- [GIVEN TEXT]:
'''

There's not currently an established best practice, and I know one of the goals was working on things like embedded linux boards which makes the intrusiveness even more painful. I think for the current PRs don't submit it.

My thoughts are that we may want to add a ability to compile with something like RUSTFLAGS="--cfg cv_debug" and then we could feature gate it like #[cfg(cv_debug)] in the code so it's not compiled into the library unless the user explicitly wants it. However, before we make such a decision would need to discuss with other maintainers/users some may have better ideas or issues with that approach.

stephanemagnenat commented 1 year ago

We could also gate some introspection features behind #[cfg(test)]. For example for Akaze, we could have some sort of AkazeInspector trait that provides callbacks to be called at different points. They will not be available in release. What do you think?

xd009642 commented 1 year ago

hmm - my initial thought is that such introspection is also useful for engineers working on computer vision applications so I'd rather it was configurable by users as well. But I may be biased as someone who's had to patch opencv with that kind of debug dumping before.

Either way it's a question for a future PR imo

stephanemagnenat commented 1 year ago

Sure. I have them all around, but I'll refactor that into two commits before submitting the PR for inclusion.

mpizenberg commented 1 year ago

Hi, I'm following rerun.io and I think they are building things in the right direction for inspection of CV pipelines. I haven't had the time to test it past the tutorial yet though. But I think it could help in your debugging. They have a logging philosophy, so you log stuff (images, point clouds, ...) tag it, and it's sent to another program (rerun) used for the visualizations. If that's useful, we could maybe add a rerun gated feature, useful for debugging.

vadixidav commented 1 year ago

That sounds like a good solution. Personally I also think exposing enough APIs to dig into all the intermediaries so that we can dump debug data from an external tool would be acceptable as well. For instance, running a step of diffusion manually should be possible using a lower level API. We can add this at a later time. I would be okay with having a cfg for enabling debug information for the time being.

vadixidav commented 1 year ago

So, it has been a while, but I recalled something in particular that I was working on to make the algorithm behave more like the original, but it had some issues. I believe I reverted it, and now it uses nearest neighbor algorithm, see here: https://github.com/rust-cv/akaze/commit/c8de15507e8d59485bea47d40b25fc796ceb3253. Here is the original commit that adds the potentially correct behavior, though it appeared to reduce the quality of the output, but that may have been because we don't have tests that include orientation invariance: https://github.com/rust-cv/akaze/commit/3252ad52adafcdfbc97e726d7ae12bc69708f265. That is the original commit on the archived repository. See here for the current: https://github.com/rust-cv/cv/blob/main/akaze/src/image.rs#L118. Please give those changes a try that I had written (and then promptly reverted) and see if they improve the compatibility.

'''

- [REQUIRED WORK]:
A: Reproduce the five records below word for word, one per line, in the same order.
B: Write the next part of the thread on debug features for the AKAZE code, starting after its final sentence.

- [TASK INPUT]:

'''

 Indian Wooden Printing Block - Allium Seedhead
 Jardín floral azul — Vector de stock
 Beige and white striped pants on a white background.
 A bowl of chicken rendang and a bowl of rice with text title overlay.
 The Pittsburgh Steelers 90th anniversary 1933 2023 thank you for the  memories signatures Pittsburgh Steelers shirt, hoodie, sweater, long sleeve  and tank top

'''

- [EXERCISE RESPONSES]:
A:
 Indian Wooden Printing Block - Allium Seedhead
 Jardín floral azul — Vector de stock
 Beige and white striped pants on a white background.
 A bowl of chicken rendang and a bowl of rice with text title overlay.
 The Pittsburgh Steelers 90th anniversary 1933 2023 thank you for the  memories signatures Pittsburgh Steelers shirt, hoodie, sweater, long sleeve  and tank top

B:
vadixidav commented 1 year ago

I incorporated the change I recommended above along with @stephanemagnenat 's changes in #65.

stephanemagnenat commented 1 year ago

Thanks @vadixidav, I also had the same function for resizing (albeit implemented differently) in my not-yet-updated changes branch on my local computer (I wanted to clean-up the verbose debugging code before updating the PR branch, but maybe I should keep it updated for information, so you can freely extract pieces from it). I have other changes such as correcting the diffusion step. I will test your changes, update my branch and report here.

Regarding the check you added in mldb_fill_values, I didn't add it because the original code doesn't do an out of bounds access where the Rust code does (I added a check in the original code to be sure), so I suspect that there are bugs elsewhere that lead to this erroneous access and that once solved, this check can be removed.

stephanemagnenat commented 1 year ago

One thing regarding debugging, I believe that to ensure non-regression of this algorithm, ideally we should have points to dump intermediate images of the internal space and compared to them of the original algorithm. That is how I managed to debug so far. I do not know if rerun can be used for that.

stephanemagnenat commented 1 year ago

My further changes leading to correct internal images after create_nonlinear_scale_space are now in #66.

There are still bugs ahead, I suspect that at least the Scharr filters implementation is broken. I continue my debugging and will update #66 with further corrections, or directly #65 if we want me to push directly there.

stephanemagnenat commented 1 year ago

The general Scharr filters were inverted! I fixed that, and simplified the code using imageproc's separable_filter function. Again, I didn't deleted the unused functions, but I think that we should, do you agree @xd009642 and @vadixidav?

xd009642 commented 1 year ago

I'm personally fine with deleting unused functions if they're not public. If they're public takes a bit more of a think because of semver

stephanemagnenat commented 1 year ago

They are not public! Ok, I'll fold their deletion in the respective commits, it is done for the Scharr filters.

@xd009642 for the Gaussian, they are public in the module but not re-exported at the level of the library. Clippy says they are unused. I guess it is also ok to delete them without that being a major change as they are not in the public API, right?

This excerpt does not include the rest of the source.